■ **Aim of the task**: Collect all lines from the records below that include the word "name".
»»
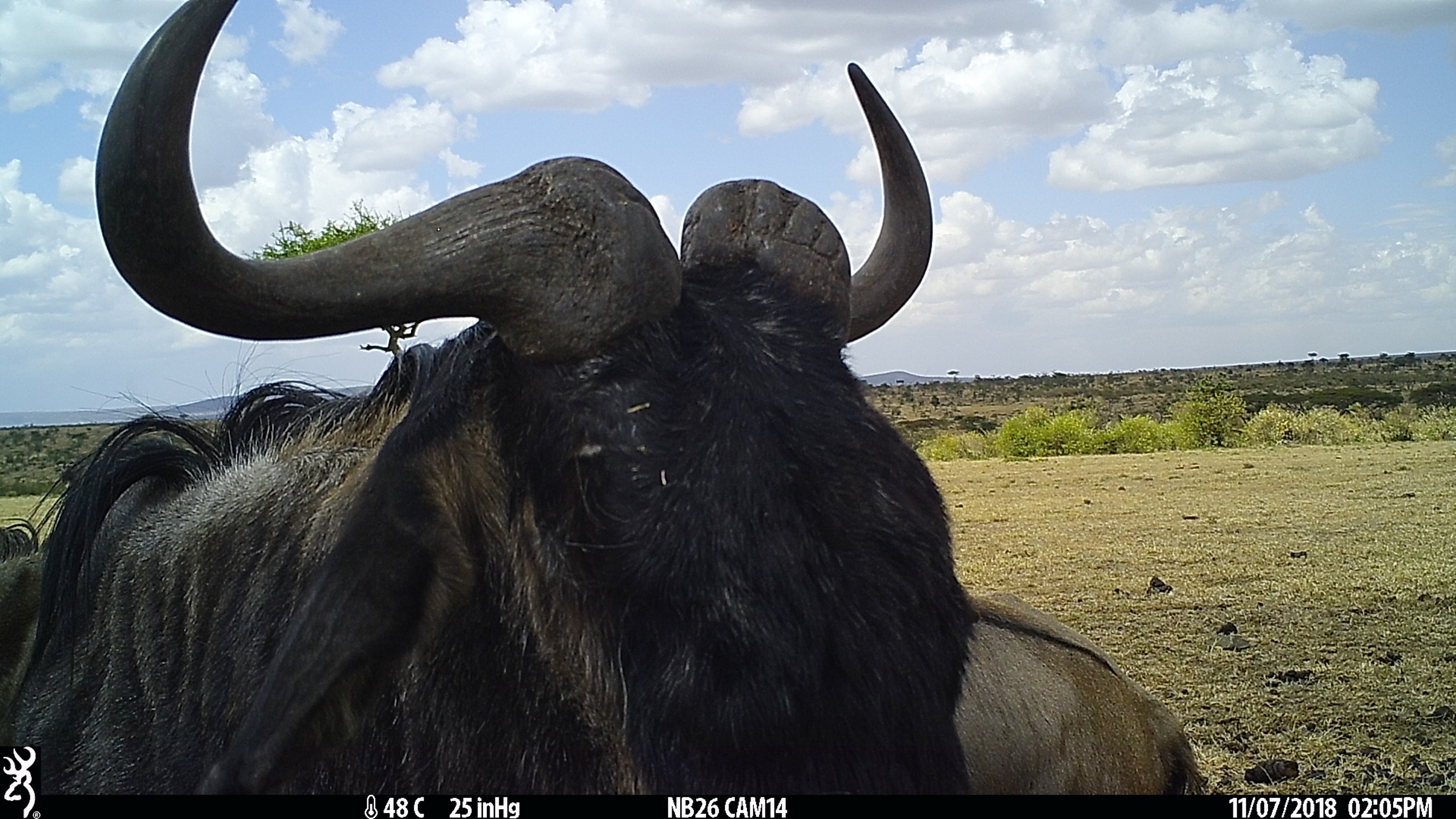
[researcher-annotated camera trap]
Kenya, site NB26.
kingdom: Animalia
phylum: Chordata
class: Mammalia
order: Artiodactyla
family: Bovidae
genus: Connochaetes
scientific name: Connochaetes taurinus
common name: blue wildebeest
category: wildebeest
««
»»
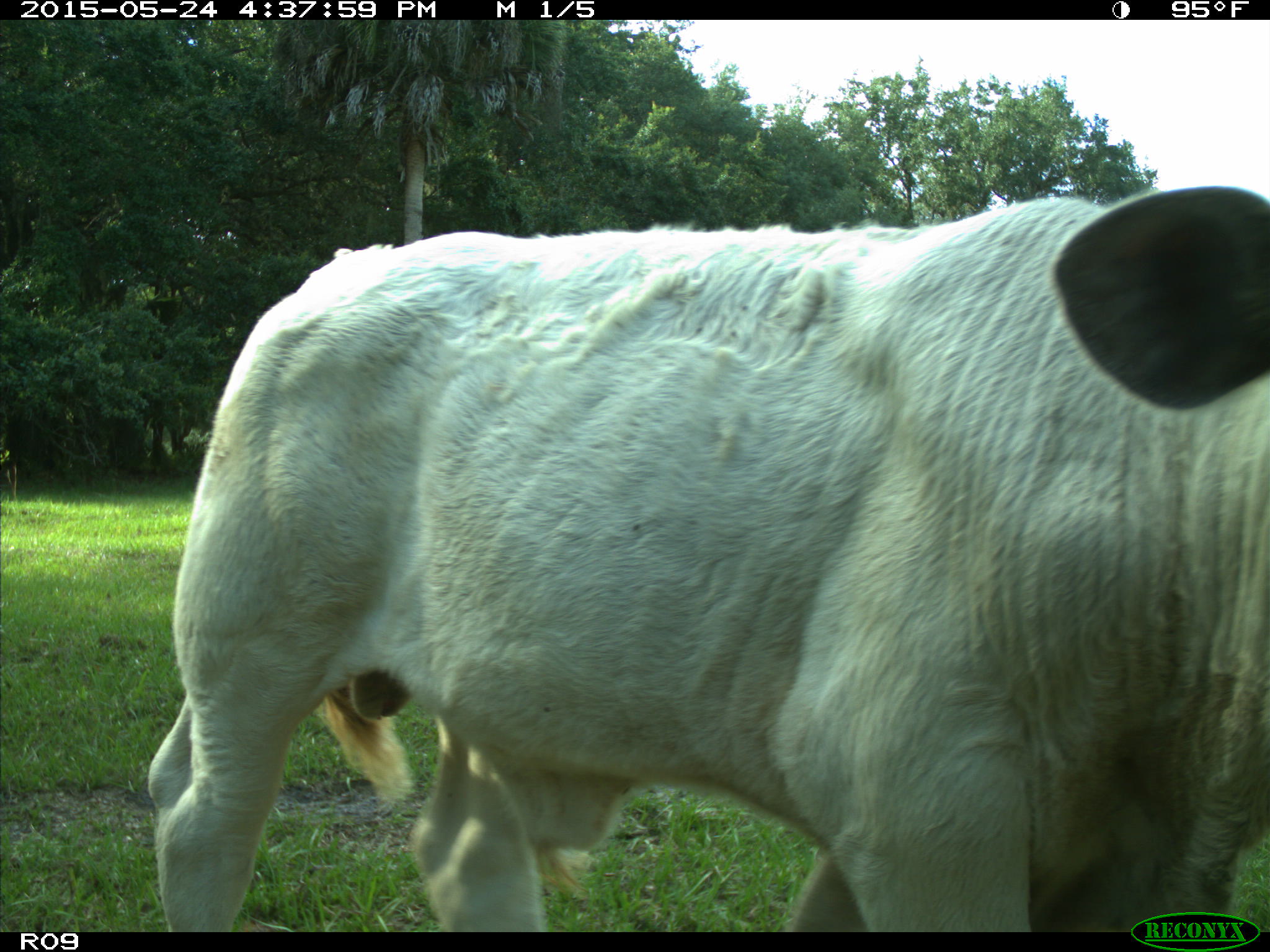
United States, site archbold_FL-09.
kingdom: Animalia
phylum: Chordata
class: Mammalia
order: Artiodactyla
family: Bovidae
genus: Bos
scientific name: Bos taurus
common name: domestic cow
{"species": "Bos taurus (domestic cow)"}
««
■ **Written reply**:
scientific name: Connochaetes taurinus
common name: blue wildebeest
scientific name: Bos taurus
common name: domestic cow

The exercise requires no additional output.